Problem statement: Every line below is to be set down again exactly; any image stays out.

── Data below

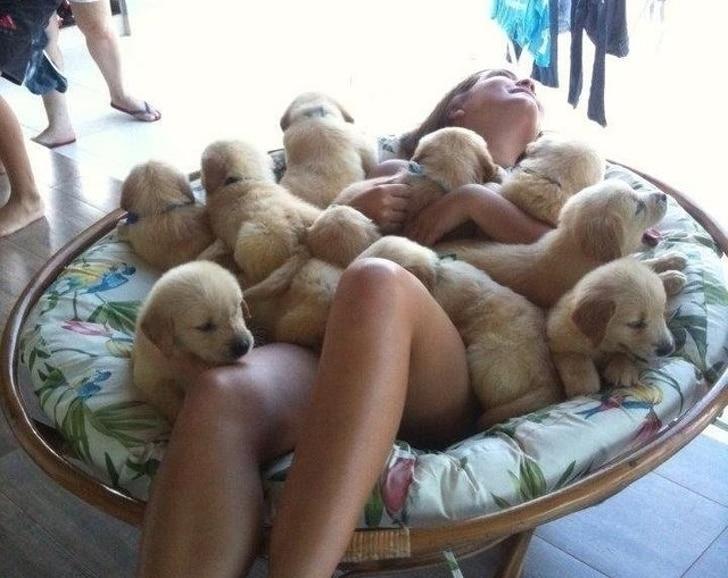 девушка в окружении щенков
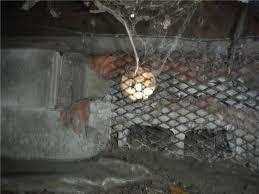 alpena mi proven concrete leveling basement waterproofing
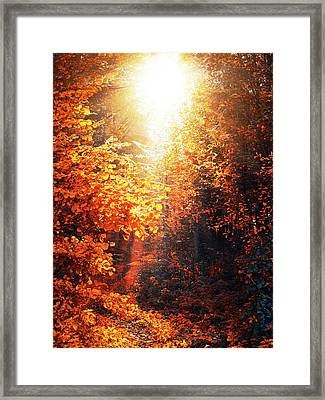 Illuminated Forest Framed Print by Wim Lanclus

────

Exercise answer:
 девушка в окружении щенков
 alpena mi proven concrete leveling basement waterproofing
 Illuminated Forest Framed Print by Wim Lanclus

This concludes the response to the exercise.